* **DOCUMENT TEXT**:
*** Block opens ***

On our devices we do a lot of active monitoring with ping probes. We have more than 3000 linux hosts that use ping probes for:
- Measuring the availability of our hosts, as seen from our infrastructure ("sang")
- Measuring the performance of VPN tunnels ("tmon")
- Measuring the availability of Internet links ("linkmon")
- Detecting that a link is down for a link failover ("link-failover")
- Choosing a download server for signature updates ("clientha")
Doing ping probes is not trivial, because you usually need to do the probing asynchronously. Instead of reimplementing this every time, we have developed a common component that can take care of executing ping probes and collecting the results. We called it Pingmachine.
It is heavily inspired by Smokeping by Tobi Oetiker, but designed to be used as a monitoring component that runs in the background (whereas Smokeping is a complete application).
The basic idea is that any monitoring component that needs some ping probes, just needs to define "ping orders" by writing YAML-formatted files, and wait for results for that order to appear under that order. It's a very simple API that simplified this part of our monitoring applications greatly.

*** Block closes ***

* **ACTIONS TO TAKE**:
- 1) Answer these about the Pingmachine text:
(a) How many linux hosts use ping probes?
(b) What tool was Pingmachine heavily inspired by?
(c) In what format are ping orders written?
- 2) Write the next paragraph of the Pingmachine description, starting after its final sentence.

* **DATASET CONTENT**:

*** Block opens ***

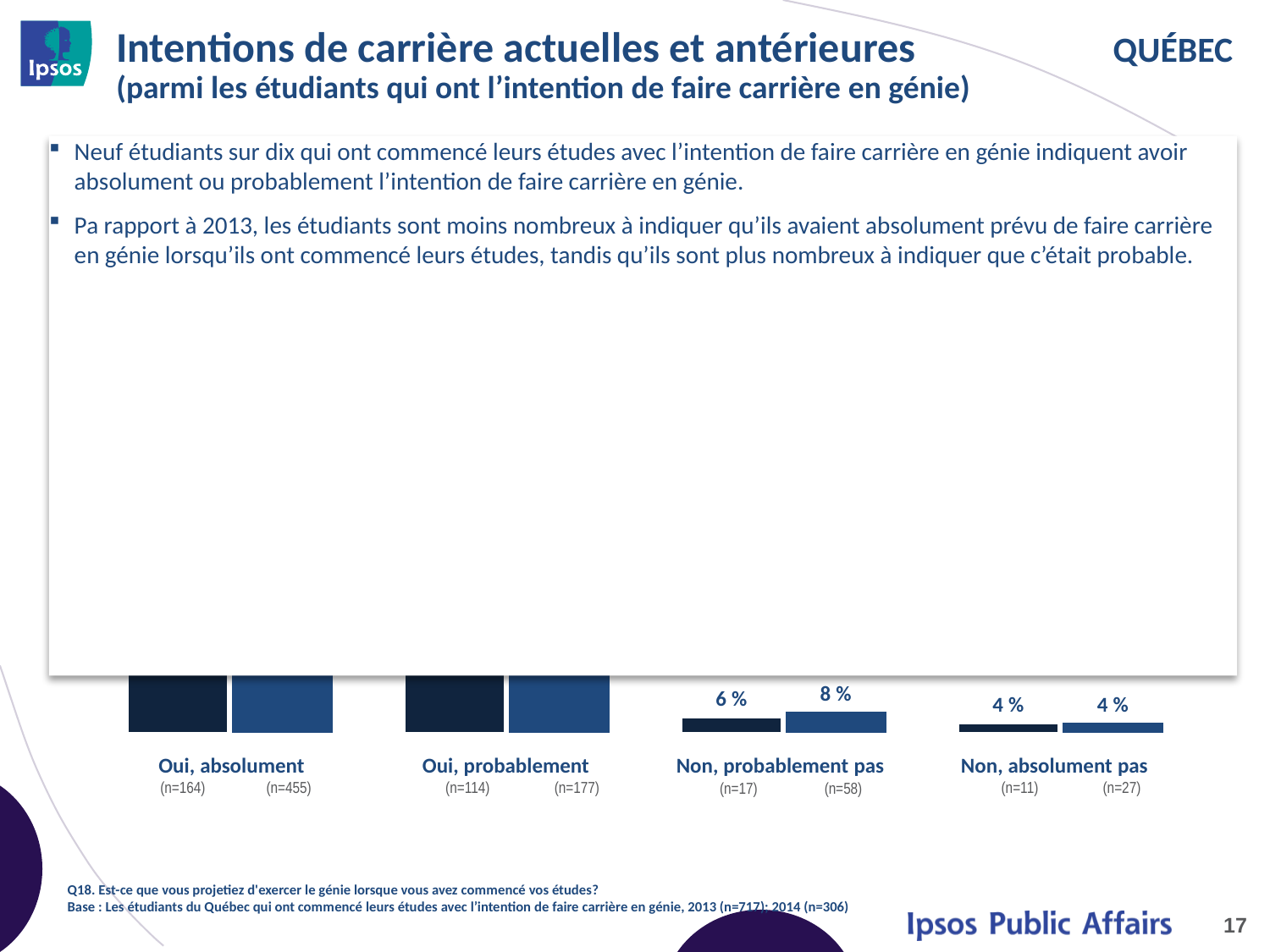
What is the value of the lighter blue (right) bar for 'Non, absolument pas'? 4 % What is the sample size (n) shown under the lighter blue (right) bar for 'Oui, probablement'? n=177 For 'Non, probablement pas', which bar is larger, the dark (left) bar or the lighter blue (right) bar? the lighter blue (right) bar What is the sample size (n) shown under the dark (left) bar for 'Oui, absolument'? n=164 What is the value of the dark (left) bar for 'Non, probablement pas'? 6 % What is the value of the lighter blue (right) bar for 'Non, probablement pas'? 8 % What is the difference between the two bars for 'Non, probablement pas'? 2 % What is the value of the dark (left) bar for 'Non, absolument pas'? 4 % How many categories are shown along the x axis of the chart? 4 What kind of chart is shown on the slide? bar chart Which category has the lowest values in the chart? Non, absolument pas How many bars are plotted for each category in the chart? 2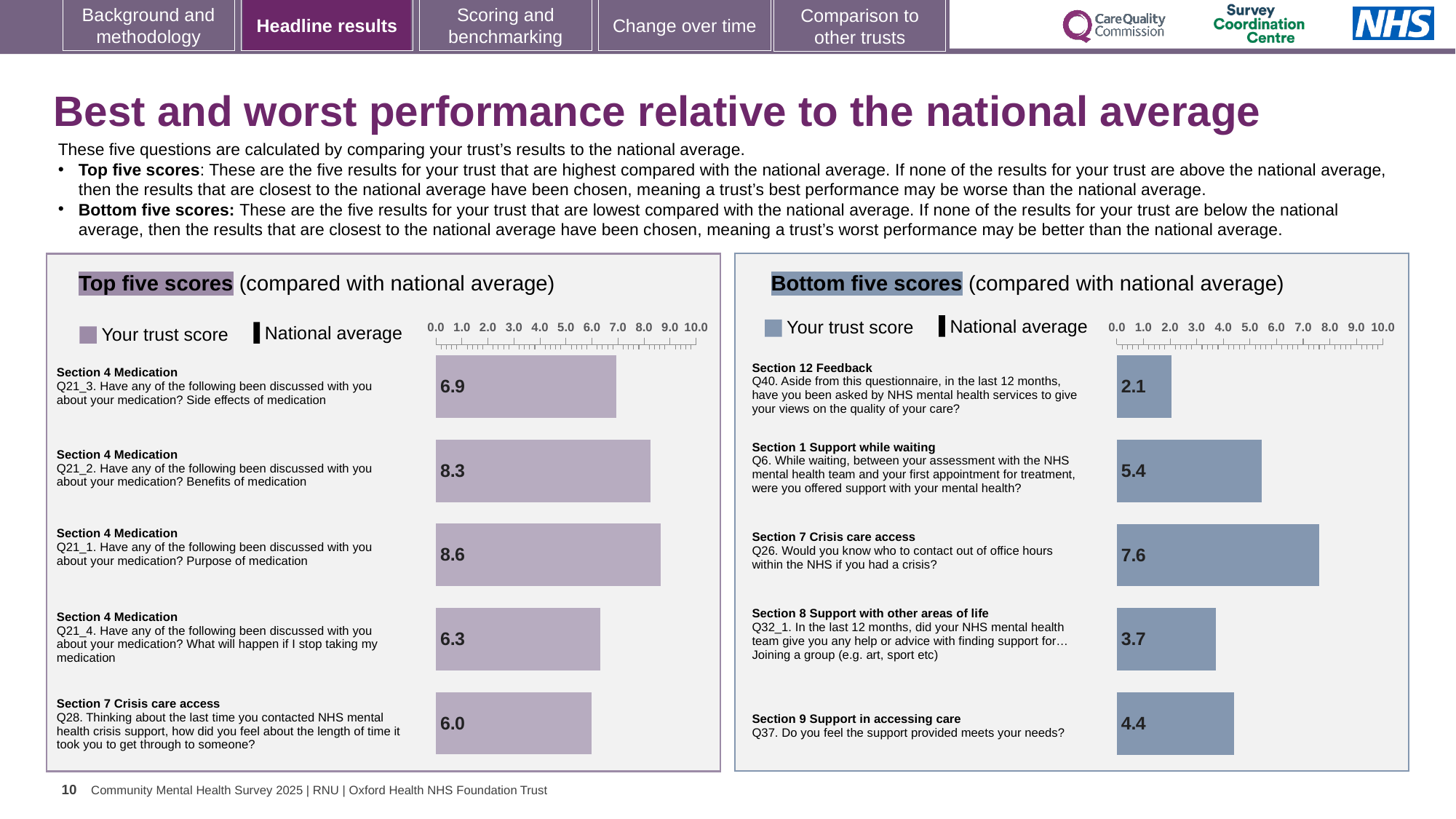
On the 'Top five scores' chart, how many questions are plotted? 5 On the 'Top five scores' chart, what is the difference between the trust scores for Q21_1 (Purpose of medication) and Q21_4 (What will happen if I stop taking my medication)? 2.3 On the 'Top five scores' chart, what is the trust score for Q28 about the length of time it took to get through to someone? 6.0 On the 'Top five scores' chart, which question has the highest trust score? Q21_1. Purpose of medication On the 'Bottom five scores' chart, what is the trust score for Q37 (Do you feel the support provided meets your needs)? 4.4 On the 'Bottom five scores' chart, what is the trust score for Q40 about being asked for views on the quality of care? 2.1 On the 'Bottom five scores' chart, what is the difference between the trust scores for Q26 (crisis contact out of office hours) and Q40 (asked for views on quality of care)? 5.5 On the 'Top five scores' chart, what is the trust score for Q21_3 (Side effects of medication)? 6.9 On the 'Bottom five scores' chart, which question has the lowest trust score? Q40 (Section 12 Feedback) On the 'Bottom five scores' chart, which has the larger trust score: Q6 (support while waiting) or Q32_1 (joining a group)? Q6 (support while waiting) What type of chart is used in the 'Top five scores' panel? Bar chart How many series does the legend of the 'Bottom five scores' chart list? 2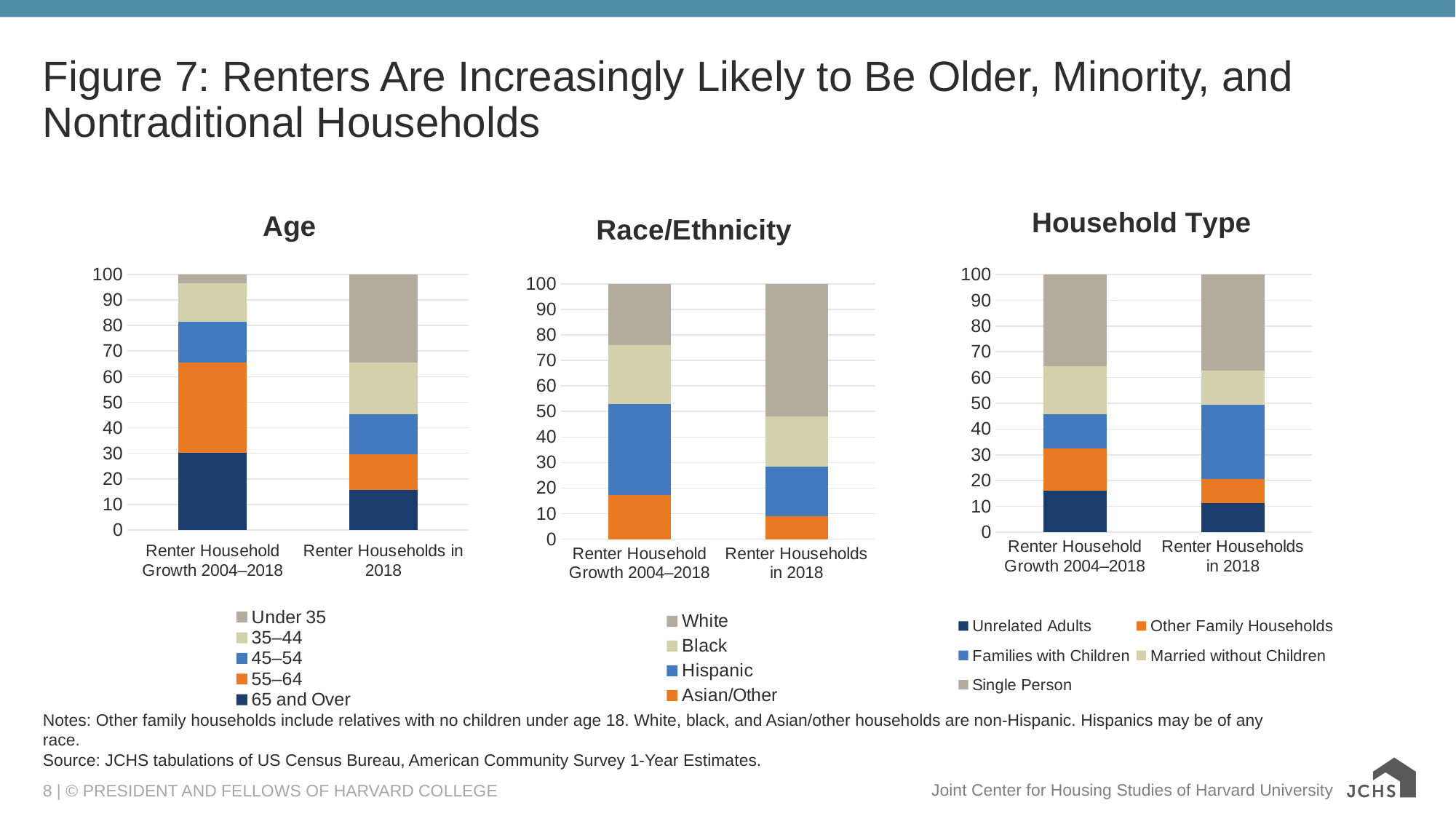
How many series does the legend of the Age chart list? 5 In the Age chart, what is the total of the stacked bar for Renter Households in 2018? 100 How many series does the legend of the Household Type chart list? 5 How many bars are plotted in the Race/Ethnicity chart? 2 In the Age chart, is the Under 35 segment larger for Renter Household Growth 2004–2018 or for Renter Households in 2018? Renter Households in 2018 How many series does the legend of the Race/Ethnicity chart list? 4 In the Race/Ethnicity chart, is the White segment for Renter Households in 2018 greater or less than 40? greater What is the title of the middle chart on the slide? Race/Ethnicity In the Age chart, is the 65 and Over segment for Renter Household Growth 2004–2018 greater or less than 20? greater In the Household Type chart, is the Single Person segment for Renter Households in 2018 greater or less than 30? greater In the Race/Ethnicity chart, is the Hispanic segment larger for Renter Household Growth 2004–2018 or for Renter Households in 2018? Renter Household Growth 2004–2018 What kind of chart is the Age chart? Stacked bar chart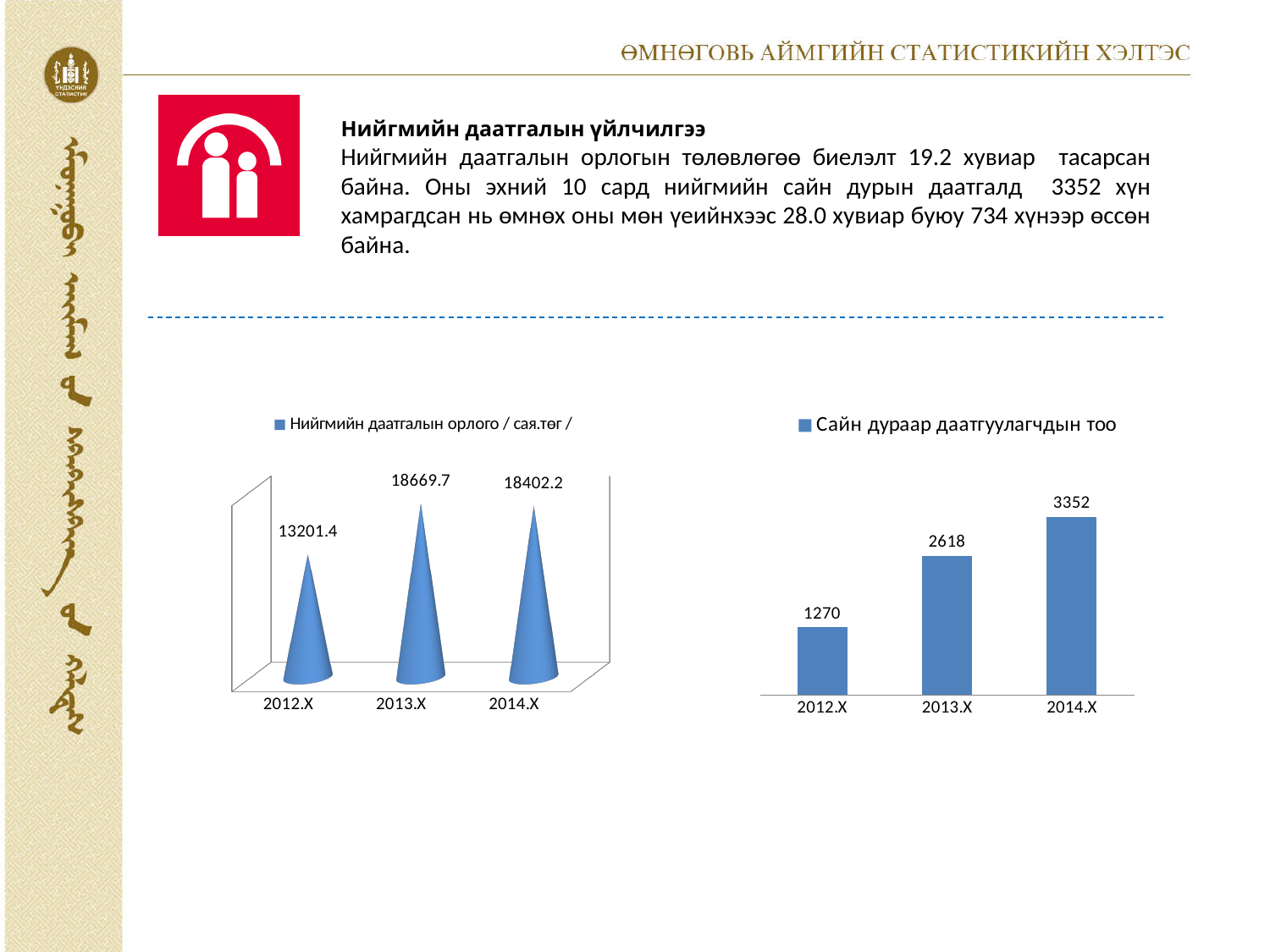
In the right chart (Сайн дураар даатгуулагчдын тоо), what is the difference between the values for 2014.X and 2013.X? 734 In the left chart (Нийгмийн даатгалын орлого / сая.төг /), which year has the highest value? 2013.X In the left chart (Нийгмийн даатгалын орлого / сая.төг /), what is the value for 2013.X? 18669.7 What kind of chart is the right chart (Сайн дураар даатгуулагчдын тоо)? bar chart In the left chart (Нийгмийн даатгалын орлого / сая.төг /), which is larger: the value for 2013.X or 2014.X? 2013.X Do the values in the right chart (Сайн дураар даатгуулагчдын тоо) rise or fall from 2012.X to 2014.X? rise In the right chart (Сайн дураар даатгуулагчдын тоо), what is the value for 2012.X? 1270 In the right chart (Сайн дураар даатгуулагчдын тоо), what is the value for 2014.X? 3352 In the right chart (Сайн дураар даатгуулагчдын тоо), which year has the lowest value? 2012.X In the left chart (Нийгмийн даатгалын орлого / сая.төг /), what is the difference between the values for 2013.X and 2012.X? 5468.3 How many categories are shown on the x axis of the right chart (Сайн дураар даатгуулагчдын тоо)? 3 In the left chart (Нийгмийн даатгалын орлого / сая.төг /), what is the value for 2012.X? 13201.4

*** Block closes ***

* **TASK-BY-TASK ANSWERS**:
- 1)
(a) More than 3000.
(b) Smokeping by Tobi Oetiker.
(c) As YAML-formatted files.

- 2)
Having a single component taking care of the probing, also makes sure that we can better control what probing is being done. Also, it makes probing issues easier to debug. There is a "pingmachine-status" command-line program that reports all ping orders that are currently active, along with their results.
Most of the probing is executed by fping, whose maintenance is also sponsored by Open Systems. Other probes can be easily defined to implement measurements not based on ICMP ECHO, but on anything else (SSH connections, for example, or HTTP requests).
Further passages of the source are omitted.